Any system that uses any character set should be designed to correctly handle that character set. If the text is encoded in Unicode, then any recent system (from the last 15 years at least) should be able to handle it, since Unicode is the de facto standard character set for all modern systems.
Not all Unicode-conformant systems will be able to display all characters correctly. This will depend on the fonts available, and even the rendering system that uses the fonts. But any Unicode-conformant system will be able to transmit the characters unaltered (such as in a copy and paste operation).
I always find it annoying getting those quote and ellipsis characters because with textmate + programming, you don't use them.
It is unusual to copy English (or whatever language) text directly into a program without having to add separate delimiters to that text. But most modern programming languages will not have any difficulty handling the text once it is property delimited.
Any systems that cannot handle Unicode correctly should be updated. Legacy character encodings will have no place in the future.
I think there's a simple explanation: MS Word converts these characters/sequences automatically as you type and a lot of text in the internet has been copied from this text editor.
Most of the articles I get for my site from other authors are sent as .doc file and I have to convert it. Usually, it contains these characters you've mentioned.
I'd also add one more: many different types of dashes instead of the hyphen. And also the low opening double quote (as seen in some european languages).
I usually let them stay in the text (all my pages are unicode). It's just important to remember it when playing around with regex etc (especially the dashes can be tricky and hard to spot).
HTML entities serve a triple purpose:
Being able to use characters that do not belong to the document character set, e.g., insert an euro symbol in a ISO-8859-1 document.
Escape characters that have a special meaning in HTML, such as angle brackets.
Make it easier to type characters that are not in your keyboard or are not supported by your editor, e.g. a copyright symbol.
Update:
My info is correct but I suspect I've answered the wrong question...
On the web, I would consider that markup adds semantic meaning, content does not. So it doesn't really matter which you use in this context.

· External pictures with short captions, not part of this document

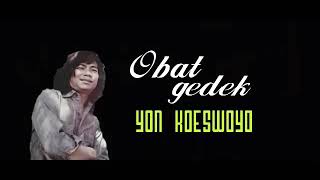 Download lagu Yon Koeswoyo 'Obat Gedek' Albm Kiwir mp3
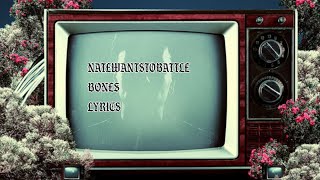 NateWantsToBattle - Bones Lyrics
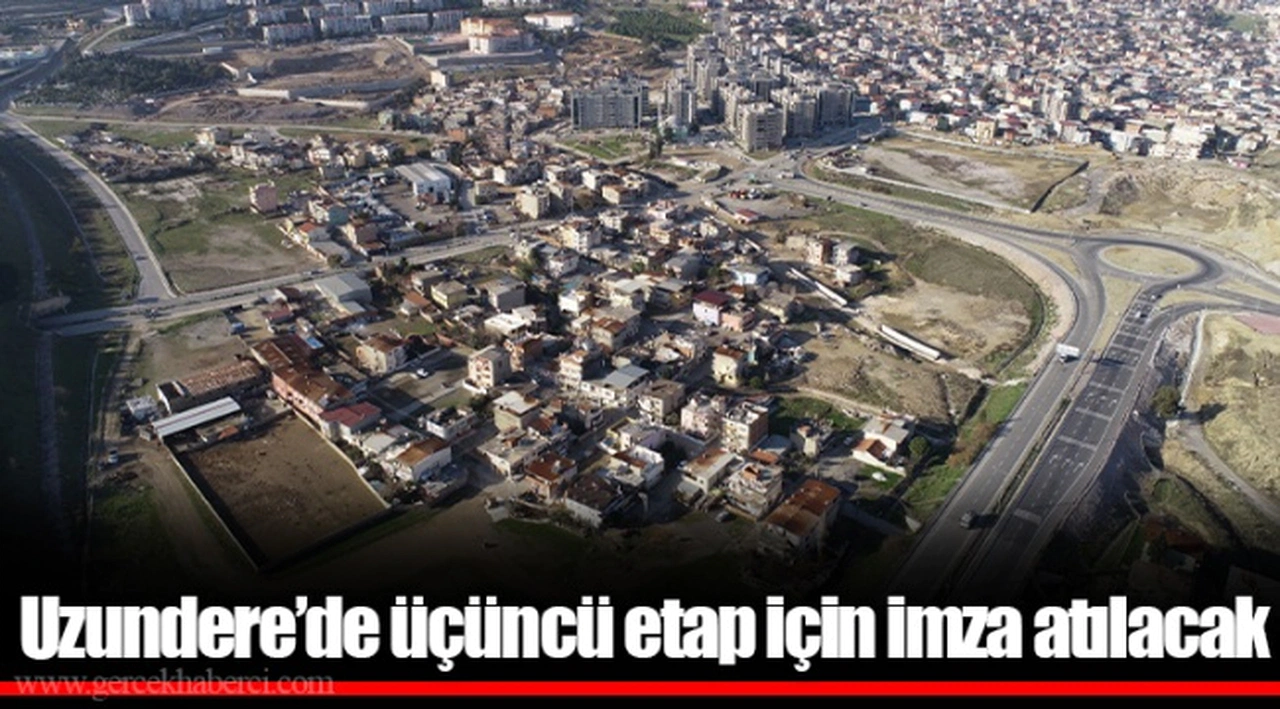 Uzundere’de üçüncü etap için imza atılacak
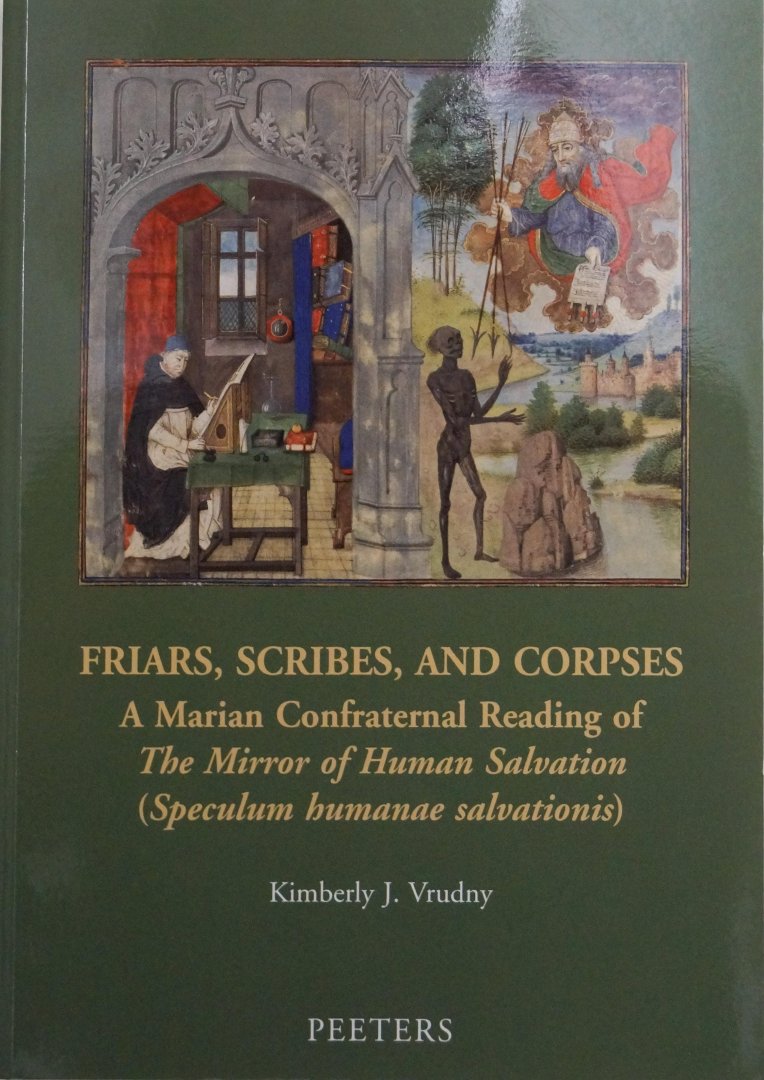 VRUDNY, K.J. - Friars, scribes, and corpses: a Marian confraternal reading of 'The mirror of human salvation' (Speculum humanae salvationis).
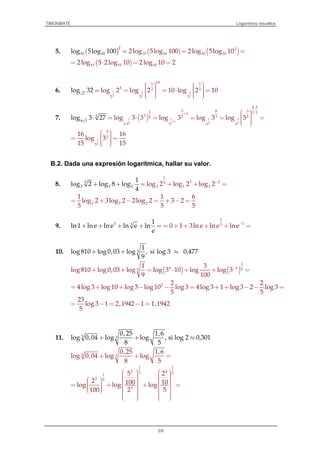 TIMONMATE Logaritmos resueltos
3/8
5. ( ) ( ) ( )
2
10 10
2
10 10 10 102log 5log 100 2log 5ll oog 5log 10 g0 10== =
( )10 10 102log 5 2log 10 2log 10 2= ⋅ = =
6. 1 1 1
2 2 2
101 1
5 2 2
2 2 2
2
log 32 log 2 log 2 10 log 2 10
      = = ⋅ =        
=
7. ( )1 1 3 3
1
2 2 2 2
8 2
3 8 31 5 31
3 5 5 25
9 3
3 3
5
3 3 3
log 3 27 log 3 3 log 3 log 3 log 3+
⋅
+
⋅
  ⋅ = = = =   
⋅ =
3
2
3
2
3
16 16
log 3
15 15
  = =   
B.2. Dada una expresión logarítmica, hallar su valor.
8.
1
3 25
2 2
5
2 2 22 log 2 log
1
log 2 log 8 l 2 o
4
g 2og l −
+ ++ = + =
2 2 2
1 1 6
log 2 3log 2 2log 2 3 2
5 5 5
= + − = + − =
9. 3 3 1
ln 1 lne ln e ln e ln
e
+ + + + =
1
13
0 1 3lne lne ln e−
= + + + + =
10. 5
1
log 810 log 0,03 log , si log 3 0,477
9
+ + ≈
( ) ( )
1
4 2 55
1 3
log 810 log 0,03 log log 3 10 log log 3
9 100
−
+ + = ⋅ + + =
2 2 2
4log 3 log 10 log 3 log 10 log 3 4log 3 1 log 3 2 log 3
5 5
= + + − − = + + − − =
23
log 3 1 2,1942 1 1,1942
5
= − = − =
11. 5 3
0,25 1,6
log 0,04 log log , si log 2 0,301
8 5
+ + ≈
5 3
0,25 1,6
log 0,04 log log
8 5
+ + =
1 1
2 43 2
1
2 5
3
5 2
2 100 10log log log
100 2 5
               = + + =                  
 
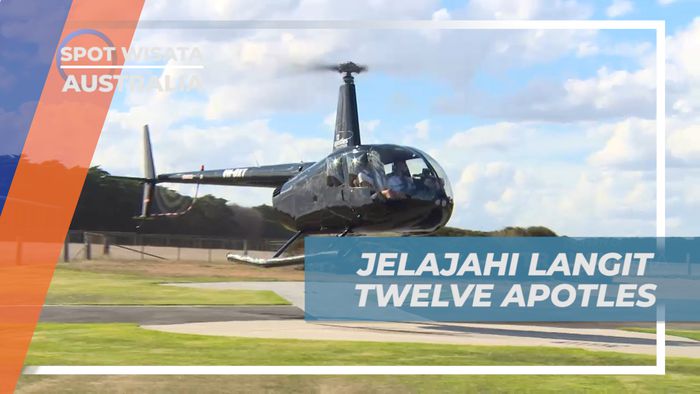 Pengalaman Tak Terlupakan Menjelajahi Langit Twelve Apotles Naik Helikopter, Australia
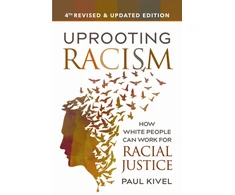 KNYGA Paul Kivel Uprooting Racism - 4th Edition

Typographers would insist on “ and ”, where programmers don't care and just use regular old quotes ".
The key here is interoperability. There are different encoding schemes. As we've all been victim to, people paste content into an editor from WORD, which uses windows-1251 encoding. When you serve this content up via AJAX is usually breaks because AJAX uses UTF-8 encoding by default.
Office 2010 now allows for the saving of documents in UTF-8 format. Also, databases have different unicode encoding schemes. The best bet is to use UTF-8 end-to-end.
When you copy-pasta text that includes special characters, they will be left as they are. This is perfectly fine if the characters match the charset used by the webpage.
HTML entities are just a convenience for producing specific characters in any character set. Keyboards tend not to have keys to get symbols like ©, so the HTML entity is a shortcut.
I'm going to generalize and say that most of the time the content is UTF-8 (please correct me if I'm wrong). The copied characters are usually copied correctly and everything works great, if they aren't copied correctly, or the charset is subject to change, or you're after i18n support, go with the HTML or XML entities. Otherwise, leave them as they are, the browser will display them just fine.